Some hidden CSS3 properties you should know p1

Tram Ho

CSS3 has made web design more interesting with the introduction of new properties. While you may know about common ones, such as box shadows, contour radii and transformations, there are many properties that you may not have heard or tried, it will be fun to know about the its existence.

W3C is constantly working on new CSS properties to make the web much better for designers, developers and users. Meanwhile, let’s take a look at these 10 attributes you may not know but really should try.

1. Tab-size

Most code editors are equipped with a Tab Size control that allows developers to specify the indent width to be implemented by the Tab key. Just recently, we were also able to customize the indent of the code embedded on web pages.

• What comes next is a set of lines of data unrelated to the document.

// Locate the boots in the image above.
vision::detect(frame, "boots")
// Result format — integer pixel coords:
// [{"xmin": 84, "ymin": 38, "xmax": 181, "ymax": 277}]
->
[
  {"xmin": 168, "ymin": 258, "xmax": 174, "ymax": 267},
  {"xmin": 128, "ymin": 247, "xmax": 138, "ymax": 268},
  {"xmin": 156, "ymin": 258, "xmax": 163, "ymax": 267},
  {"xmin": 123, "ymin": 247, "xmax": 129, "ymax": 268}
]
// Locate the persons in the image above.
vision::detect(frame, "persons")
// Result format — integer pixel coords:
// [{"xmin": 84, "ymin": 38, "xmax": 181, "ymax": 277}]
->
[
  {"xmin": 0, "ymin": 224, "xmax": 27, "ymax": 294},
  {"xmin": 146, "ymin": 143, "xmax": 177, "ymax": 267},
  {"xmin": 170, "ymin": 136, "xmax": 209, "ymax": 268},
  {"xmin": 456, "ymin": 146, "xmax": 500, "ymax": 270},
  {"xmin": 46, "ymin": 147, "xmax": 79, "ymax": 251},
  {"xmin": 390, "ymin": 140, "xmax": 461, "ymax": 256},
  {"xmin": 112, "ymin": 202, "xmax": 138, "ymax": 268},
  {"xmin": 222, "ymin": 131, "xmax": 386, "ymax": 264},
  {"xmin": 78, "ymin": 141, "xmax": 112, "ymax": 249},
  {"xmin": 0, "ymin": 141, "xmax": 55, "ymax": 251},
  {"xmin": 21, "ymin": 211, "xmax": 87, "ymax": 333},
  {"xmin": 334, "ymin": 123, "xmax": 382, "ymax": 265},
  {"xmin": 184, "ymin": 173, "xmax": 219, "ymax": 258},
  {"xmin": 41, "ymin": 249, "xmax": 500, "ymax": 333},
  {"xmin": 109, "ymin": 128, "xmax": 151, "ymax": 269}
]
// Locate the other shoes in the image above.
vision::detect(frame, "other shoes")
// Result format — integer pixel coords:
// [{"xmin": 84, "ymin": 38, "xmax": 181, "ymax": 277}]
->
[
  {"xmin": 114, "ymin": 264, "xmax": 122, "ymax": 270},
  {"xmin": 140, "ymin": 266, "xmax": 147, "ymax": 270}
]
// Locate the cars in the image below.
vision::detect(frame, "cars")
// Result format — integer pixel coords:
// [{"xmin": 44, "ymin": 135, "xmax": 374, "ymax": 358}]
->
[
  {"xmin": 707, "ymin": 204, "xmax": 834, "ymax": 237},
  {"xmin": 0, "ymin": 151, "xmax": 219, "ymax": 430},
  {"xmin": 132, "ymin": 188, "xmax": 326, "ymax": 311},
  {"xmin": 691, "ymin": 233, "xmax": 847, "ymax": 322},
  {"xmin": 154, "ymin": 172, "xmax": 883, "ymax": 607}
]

Note that each browser may have its own interpretation of how long the tab width should be. So we can expect to see some differences between different browsers. In terms of browser support, the tab-property property works in Chrome, Opera, Firefox and Safari according to CanIUse.

2. Text-rendering

The text-rendering property will tell browsers how they should make the text in the web page. Text will be optimized for performance, legibility, or accuracy, ultimately determining the quality of the text. Take a closer look at the brightness of text in the following screenshot to compare between text and optimizedLegibility ‘normal’ text.

3. Font-stretch

Some fonts provide additional faces in addition to the regular, bold and italic letters. Helvetica Neue or Myriad Pro is an example that comes with faces like ‘Condense’, ‘Super concentrated’ and ‘Semi-condensed’. This is where a new property called font-stretch is introduced; It allows us to apply these faces. We can use font-stretch in combination with font properties, for example, font-style. Here is an example:

The font-stretch property currently only works in Firefox and Internet Explorer 9 (and above).

4. Text-overflow

The text-overflow specified property presents content that is overflow or truncated by its container. The default value is set to clip, which simply hides the truncated text. Alternately, you can set it to ellipses describe the truncated text or content with horizontal ellipses, as follows.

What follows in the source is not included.